### Task to carry out
Leaving out all images, write out the records that follow exactly.

### Information shown
-----

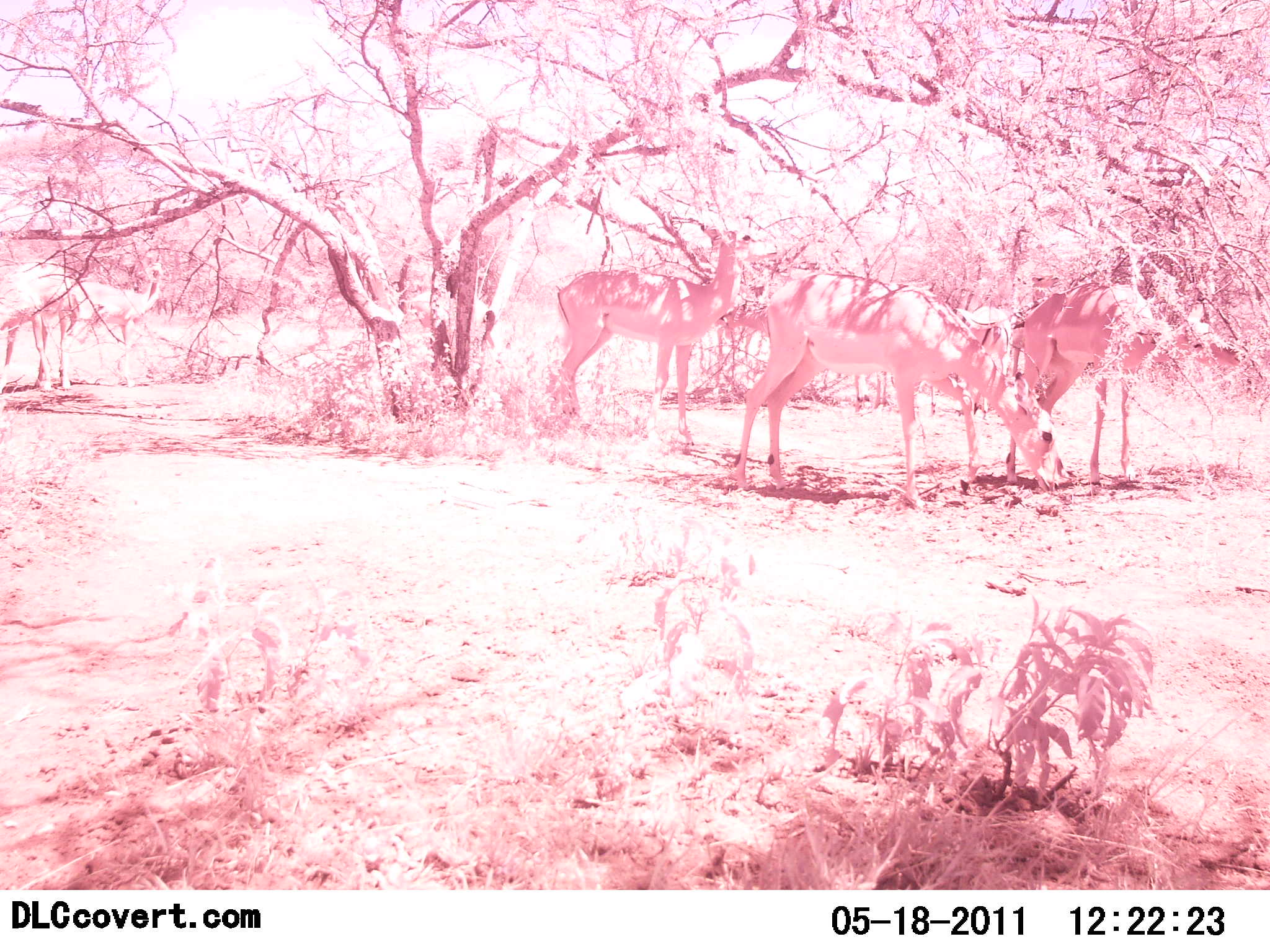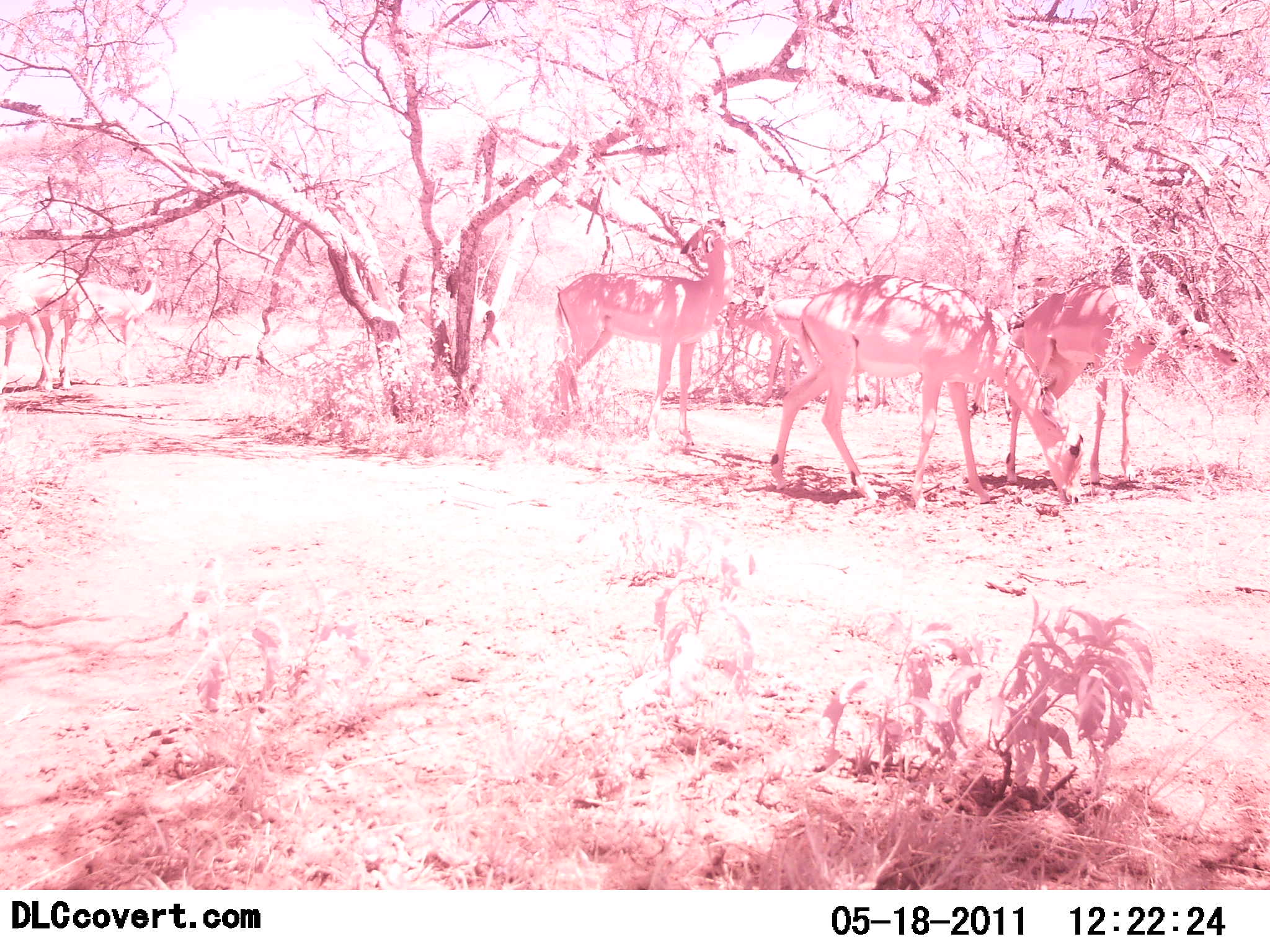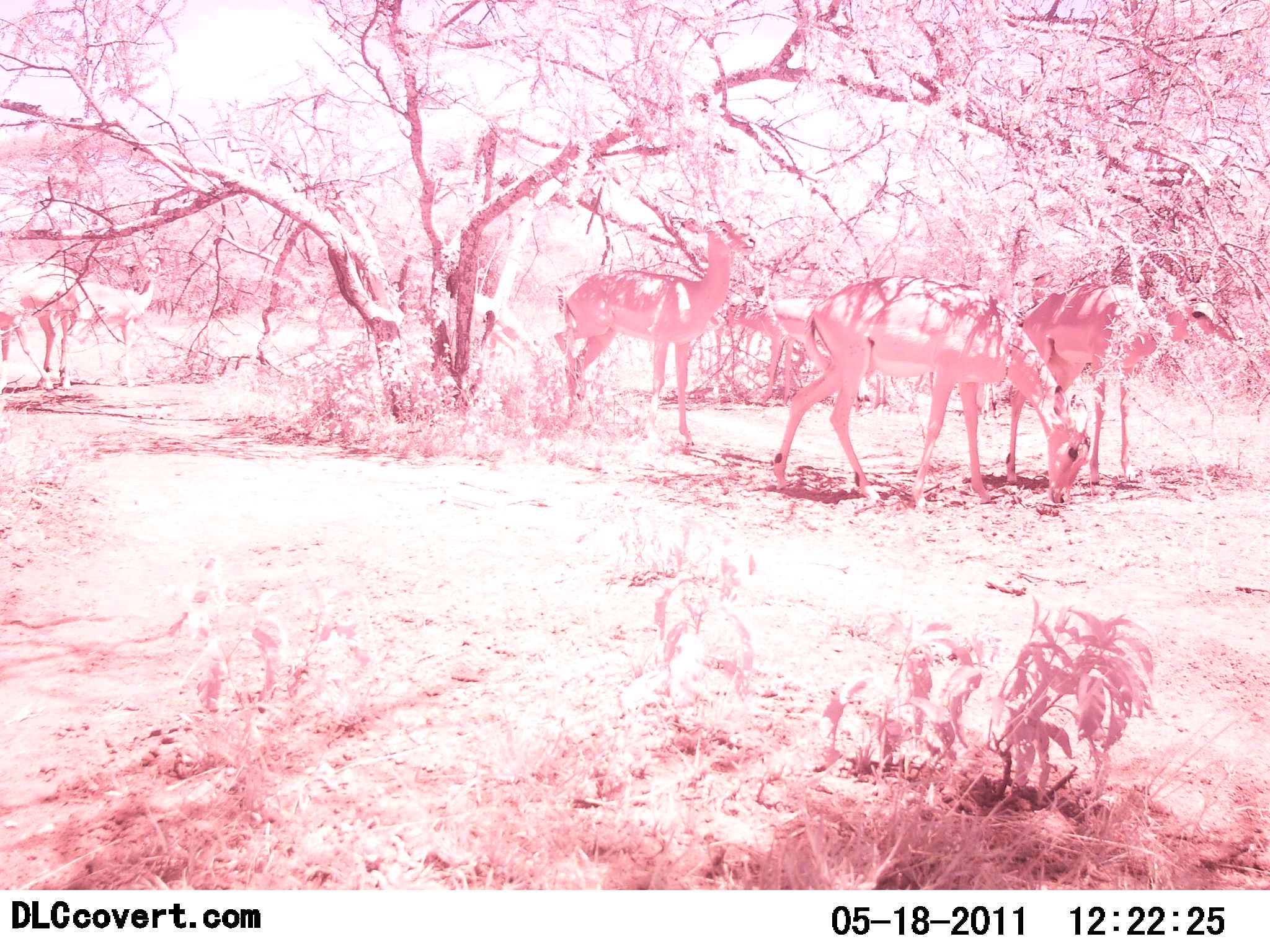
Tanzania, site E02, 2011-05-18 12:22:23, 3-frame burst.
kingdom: Animalia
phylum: Chordata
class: Mammalia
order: Artiodactyla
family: Bovidae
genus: Nanger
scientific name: Nanger granti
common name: grant's gazelle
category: gazellegrants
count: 5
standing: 60%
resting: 10%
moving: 20%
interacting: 10%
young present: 0%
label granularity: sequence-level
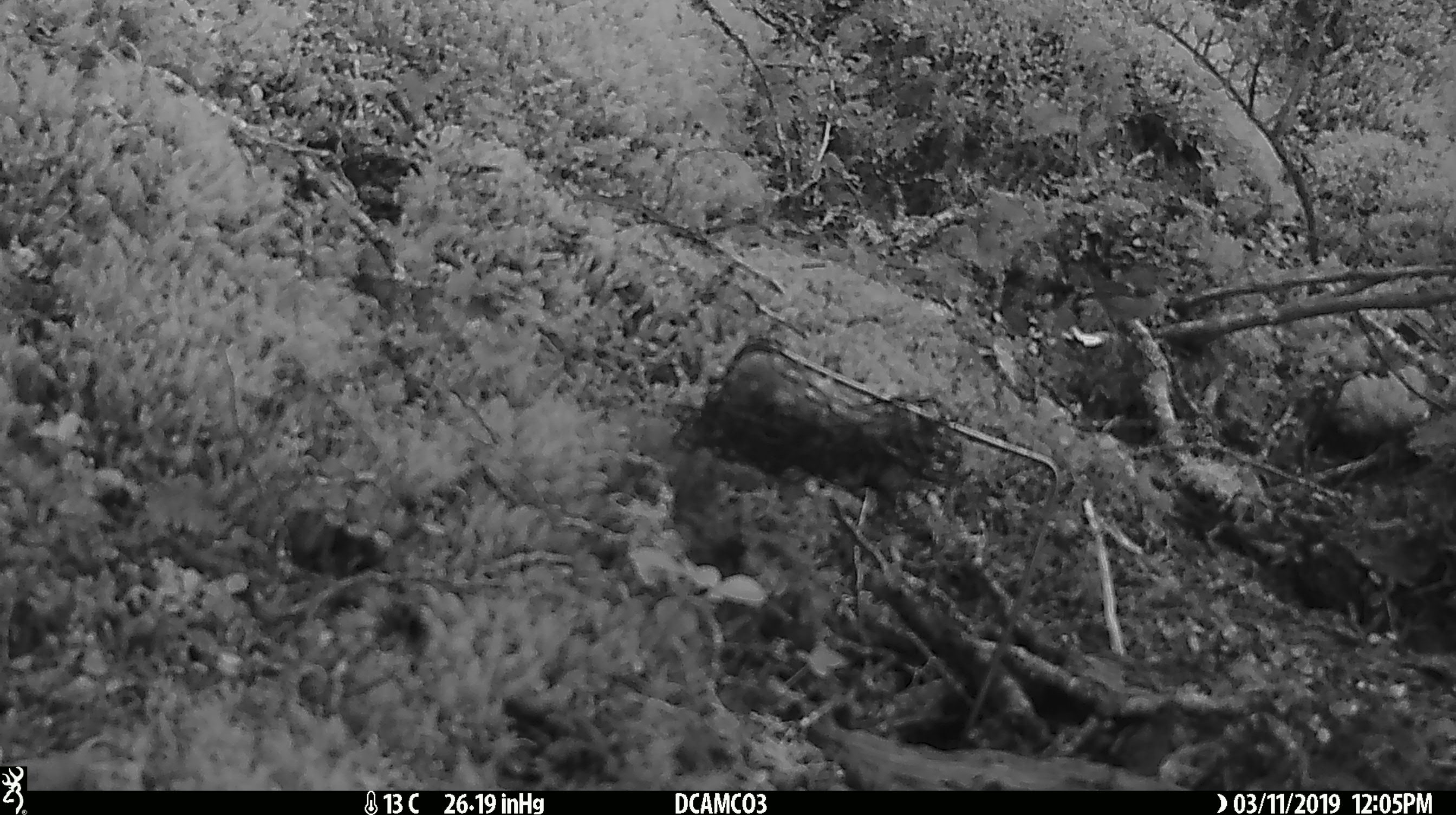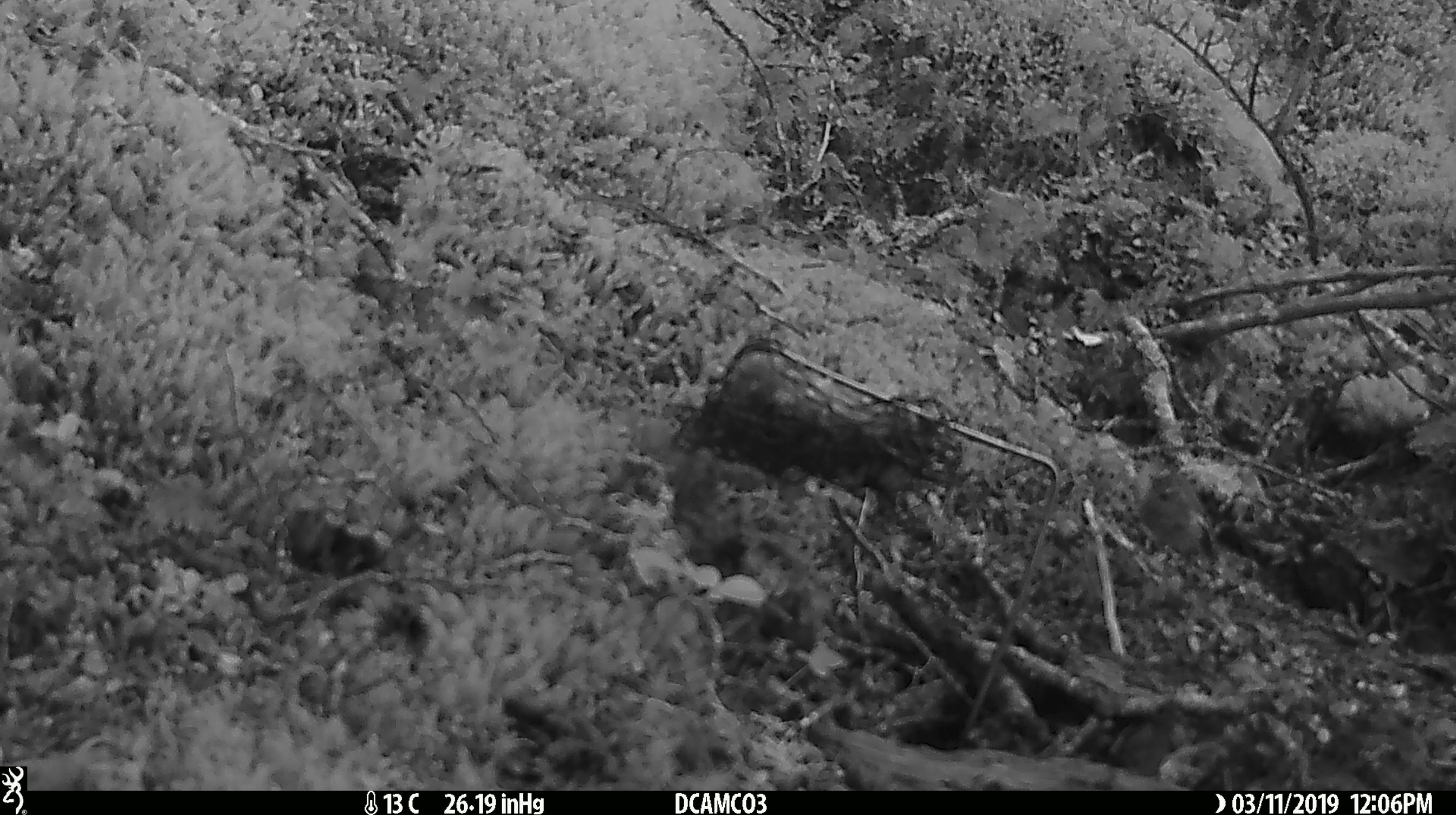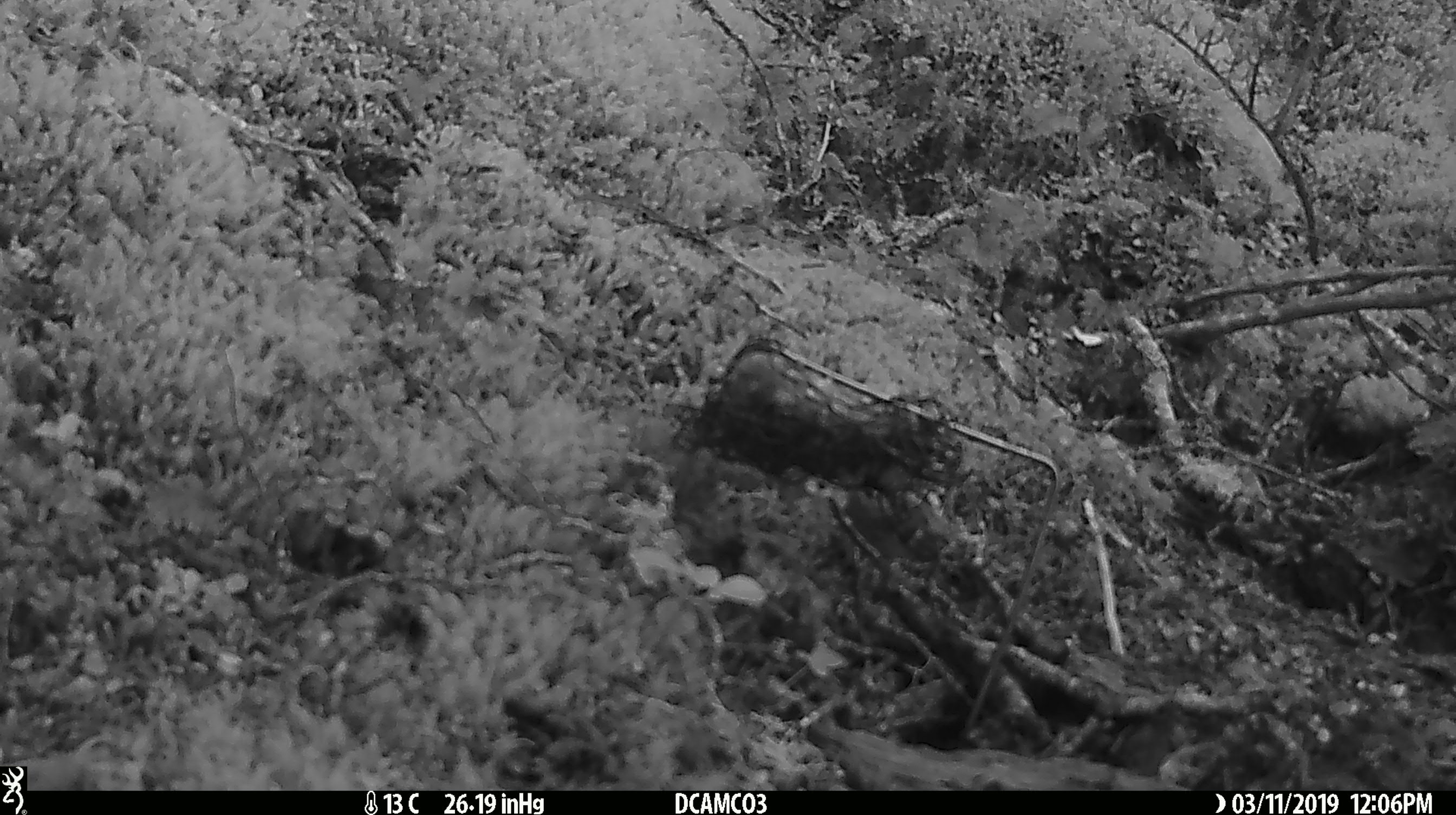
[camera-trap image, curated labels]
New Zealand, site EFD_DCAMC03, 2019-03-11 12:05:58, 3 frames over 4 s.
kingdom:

-----

### Completed task
Tanzania, site E02, 2011-05-18 12:22:23, 3-frame burst.
kingdom: Animalia
phylum: Chordata
class: Mammalia
order: Artiodactyla
family: Bovidae
genus: Nanger
scientific name: Nanger granti
common name: grant's gazelle
category: gazellegrants
count: 5
standing: 60%
resting: 10%
moving: 20%
interacting: 10%
young present: 0%
label granularity: sequence-level
[camera-trap image, curated labels]
New Zealand, site EFD_DCAMC03, 2019-03-11 12:05:58, 3 frames over 4 s.
kingdom:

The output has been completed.